§ **DATA SECTION**:
+ + +

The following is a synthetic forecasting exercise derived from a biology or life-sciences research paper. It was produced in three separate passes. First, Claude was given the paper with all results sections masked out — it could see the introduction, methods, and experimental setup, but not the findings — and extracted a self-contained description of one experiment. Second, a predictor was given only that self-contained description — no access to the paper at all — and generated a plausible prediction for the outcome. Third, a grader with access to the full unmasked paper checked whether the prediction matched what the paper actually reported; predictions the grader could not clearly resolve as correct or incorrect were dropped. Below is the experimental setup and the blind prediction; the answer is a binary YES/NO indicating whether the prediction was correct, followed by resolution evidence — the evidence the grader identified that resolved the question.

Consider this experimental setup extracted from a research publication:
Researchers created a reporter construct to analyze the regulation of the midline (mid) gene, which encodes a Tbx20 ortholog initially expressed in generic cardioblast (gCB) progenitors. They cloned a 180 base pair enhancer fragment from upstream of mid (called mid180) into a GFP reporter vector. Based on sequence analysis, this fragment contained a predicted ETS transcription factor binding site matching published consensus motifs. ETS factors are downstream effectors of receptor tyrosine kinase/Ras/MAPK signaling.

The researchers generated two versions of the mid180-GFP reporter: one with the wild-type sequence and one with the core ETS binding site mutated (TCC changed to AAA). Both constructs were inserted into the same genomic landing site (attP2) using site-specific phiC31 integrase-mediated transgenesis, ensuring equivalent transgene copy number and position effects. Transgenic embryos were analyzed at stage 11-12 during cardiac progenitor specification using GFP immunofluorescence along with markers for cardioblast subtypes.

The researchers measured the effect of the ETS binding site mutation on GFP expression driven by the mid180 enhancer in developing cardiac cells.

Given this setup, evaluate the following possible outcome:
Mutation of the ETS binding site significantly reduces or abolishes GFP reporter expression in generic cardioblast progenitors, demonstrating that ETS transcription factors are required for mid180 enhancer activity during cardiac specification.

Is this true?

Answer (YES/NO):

+ + +

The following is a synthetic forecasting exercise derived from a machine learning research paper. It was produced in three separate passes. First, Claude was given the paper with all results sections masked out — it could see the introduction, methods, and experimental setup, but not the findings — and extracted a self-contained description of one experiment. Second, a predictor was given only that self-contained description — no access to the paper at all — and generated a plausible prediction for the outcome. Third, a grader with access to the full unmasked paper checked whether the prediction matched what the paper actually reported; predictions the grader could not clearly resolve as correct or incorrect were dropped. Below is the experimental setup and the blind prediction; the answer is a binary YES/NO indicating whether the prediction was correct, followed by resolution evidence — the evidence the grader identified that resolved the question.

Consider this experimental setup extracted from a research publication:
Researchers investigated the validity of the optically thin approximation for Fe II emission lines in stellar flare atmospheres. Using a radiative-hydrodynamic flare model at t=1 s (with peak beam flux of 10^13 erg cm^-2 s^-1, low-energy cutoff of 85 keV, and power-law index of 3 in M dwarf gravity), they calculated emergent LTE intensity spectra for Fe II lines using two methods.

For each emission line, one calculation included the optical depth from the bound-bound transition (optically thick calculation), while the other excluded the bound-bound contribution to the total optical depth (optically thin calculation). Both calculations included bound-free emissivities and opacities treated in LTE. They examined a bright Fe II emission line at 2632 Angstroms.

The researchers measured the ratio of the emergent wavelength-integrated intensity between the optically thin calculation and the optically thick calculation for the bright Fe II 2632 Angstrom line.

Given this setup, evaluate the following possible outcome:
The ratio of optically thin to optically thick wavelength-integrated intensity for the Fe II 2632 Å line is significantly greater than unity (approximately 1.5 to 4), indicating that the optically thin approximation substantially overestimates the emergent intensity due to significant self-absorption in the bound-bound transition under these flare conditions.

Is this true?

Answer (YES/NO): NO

+ + +

§ **INSTRUCTIONS TO FOLLOW**:
Line by line, check the material above for the word "emission", then give the number of lines that hold it and nothing else.

§ **WRITTEN RESPONSE**:
2